[Objetivo A]: En el pasaje sobre la vid y los sarmientos, ¿quién es el labrador?
[Objetivo B]: Prolonga el pasaje sobre la vid y los sarmientos a partir de su última oración.

Yo soy la verdadera vid y mi Padre es el labrador. A todo sarmiento mío que no da fruto, lo arranca; y a todo el que da fruto lo poda, para que dé más fruto. Vosotros estáis limpios por las palabras que os he hablado; permaneced en mí y yo en vosotros. Como el sarmiento no puede dar fruto por sí, si no permanece en la vid, así tampoco vosotros, si no permanecéis en mí. Yo soy la vid, vosotros los sarmientos; el que permanece en mí y yo en él, ése da fruto abundante, porque sin mí no podéis hacer nada. Al que no permanece en mí, lo tiran fuera, como al sarmiento, y se seca; luego los recogen y los echan al fuego, y arden. Si permanecéis en mí y mis palabras permanecen en vosotros pedid lo que deseáis, y se realizará (San Juan 15,1-7).

[Información mostrada]:
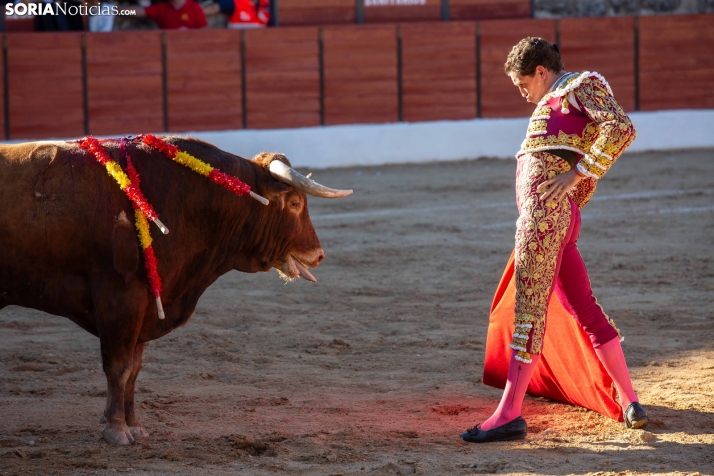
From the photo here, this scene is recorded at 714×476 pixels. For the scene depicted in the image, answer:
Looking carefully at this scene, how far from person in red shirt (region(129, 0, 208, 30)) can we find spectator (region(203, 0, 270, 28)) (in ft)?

[Respuesta esperada A]: El labrador es «mi Padre».

[Respuesta esperada B]:
COMENTARIO
Pido disculpas a los lectores de este comentario que lo hagan desde cualquier otro punto del “planeta internet” donde no se celebre la festividad de San Isidro Labrador si el evangelio del día no coincide. La liturgia, al menos en Madrid, de donde es santo patrón, permite como alternativa este texto. El motivo de mi opción es, entre otros, el hecho de estar redactándolo en el barrio que lo vio nacer, a escasos metros de la casa donde vivió gran parte de su vida, pisando casi a diario las mismas tierras donde esparció su semilla y, sobre todo, orgulloso de compartir con él la misma pila de bautismo donde ambos nos incorporamos a la Iglesia. De esas aguas, ya sabemos que, y esperemos que haya más, al menos hay un santo canonizado. Esas aguas que brotaron del mismo manantial que nutría el pozo donde su hijo cayó y, a punto de morir, la oración confiada de un padre labrador al Padre Labrador, milagrosamente, rescató del fango de la ciénaga. (Cf. Salmo 40). Esas mismas aguas que, junto con el sudor de su frente, regaron sus campos, dando cosecha a su tiempo.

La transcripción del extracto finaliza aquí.